Visualizing Principal Component Analysis (PCA) in scikit-learn: Loadings and Biplots
Principal Component Analysis (PCA) is a powerful dimensionality reduction technique widely used in data analysis. After performing PCA, visualizing the loadings and creating biplots can provide valuable insights into the relationships between variables and principal components.
Understanding PCA Loadings
PCA loadings represent the contribution of each original feature to the corresponding principal component. They essentially indicate how much each variable “loads” onto the principal component. Loadings are often visualized as a bar chart or a heatmap to understand which variables are most influential in defining each principal component.
Creating a Loadings Plot in scikit-learn
Let’s illustrate how to plot loadings using scikit-learn. We’ll use the famous Iris dataset as an example:
from sklearn.datasets import load_iris
from sklearn.preprocessing import StandardScaler
from sklearn.decomposition import PCA
import matplotlib.pyplot as plt
import pandas as pd
# Load the Iris dataset
iris = load_iris()
X = iris.data
features = iris.feature_names
# Standardize the data
scaler = StandardScaler()
X_scaled = scaler.fit_transform(X)
# Apply PCA with 2 components
pca = PCA(n_components=2)
pca.fit(X_scaled)
# Get the loadings
loadings = pca.components_
# Create a dataframe for easier visualization
loadings_df = pd.DataFrame(loadings, columns=features)
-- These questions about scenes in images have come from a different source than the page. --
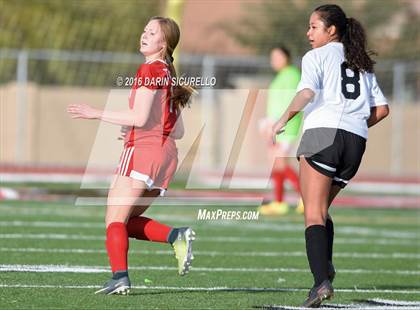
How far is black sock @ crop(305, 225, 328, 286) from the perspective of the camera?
23.1 ft

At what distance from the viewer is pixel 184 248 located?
7289 mm

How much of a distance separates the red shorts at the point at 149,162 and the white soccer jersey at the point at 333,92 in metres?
0.90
loadings_df.index = ['PC1', 'PC2']
# Plot the loadings
plt.figure(figsize=(10, 6))
loadings_df.T.plot(kind='bar', rot=0)
plt.xlabel('Features')
plt.ylabel('Loadings')
plt.title('PCA Loadings')
plt.legend(title='Principal Components')
plt.show()
<Figure size 720x432 with 1 Axes>
In the above code, we first load and scale the Iris dataset. Then, we perform PCA with two components and obtain the loadings. Finally, we create a pandas DataFrame for the loadings and plot them using a bar chart. This visualization shows the contribution of each feature to PC1 and PC2.
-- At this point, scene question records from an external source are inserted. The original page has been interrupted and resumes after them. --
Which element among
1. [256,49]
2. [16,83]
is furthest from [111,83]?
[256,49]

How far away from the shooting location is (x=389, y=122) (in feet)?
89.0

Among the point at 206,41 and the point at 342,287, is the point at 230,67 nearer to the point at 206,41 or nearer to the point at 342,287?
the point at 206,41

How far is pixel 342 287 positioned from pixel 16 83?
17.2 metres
Biplots: Visualizing Data and Loadings Together
A biplot combines the scores of the principal components with the loadings. This allows you to see both the data points and the relationships between variables in the reduced space.
Creating a Biplot in scikit-learn
To create a biplot, we’ll need to calculate the principal component scores and then use Matplotlib’s `plt.scatter` and `plt.quiver` functions:
import matplotlib.pyplot as plt
# Get the principal component scores
scores = pca.transform(X_scaled)
# Create the biplot
plt.figure(figsize=(10, 6))
plt.scatter(scores[:, 0], scores[:, 1], c=iris.target, cmap='viridis', alpha=0.7)
# Plot the loadings
for i, (x, y) in enumerate(loadings):
plt.arrow(0, 0, x, y, color='k', head_width=0.05, head_length=0.1, alpha=0.8)
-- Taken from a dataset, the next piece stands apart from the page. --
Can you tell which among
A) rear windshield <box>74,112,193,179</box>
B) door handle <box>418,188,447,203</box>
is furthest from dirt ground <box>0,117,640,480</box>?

plt.text(x, y, features[i], fontsize=10)
plt.xlabel('PC1 ({}%)'.format(round(pca.explained_variance_ratio_[0] * 100, 2)))
plt.ylabel('PC2 ({}%)'.format(round(pca.explained_variance_ratio_[1] * 100, 2)))
plt.title('Biplot of Iris Dataset')
plt.grid(True)
plt.show()
<Figure size 720x432 with 1 Axes>
In this code, we calculate the principal component scores, plot the data points as a scatter plot, and then draw arrows for the loadings. The length of the arrows represents the magnitude of the loadings, and their direction indicates the contribution of each variable to the corresponding principal component.
Benefits of Visualization
Plotting loadings and creating biplots offers several advantages:
- Data Interpretation: Loadings help understand which variables are most responsible for each principal component, providing insights into the underlying structure of the data.
- Variable Relationships: Biplots reveal the relationships between variables and how they contribute to the principal components. This can help identify potential correlations and dependencies.
- Data Exploration: Visualizing the data and loadings together facilitates a comprehensive analysis and exploration of the reduced dimensionality space.
Conclusion
Visualizing PCA loadings and creating biplots in scikit-learn allows you to gain deeper insights into the relationships between variables and principal components. By plotting these components, you can enhance your understanding of the underlying data structure and make informed decisions based on your findings.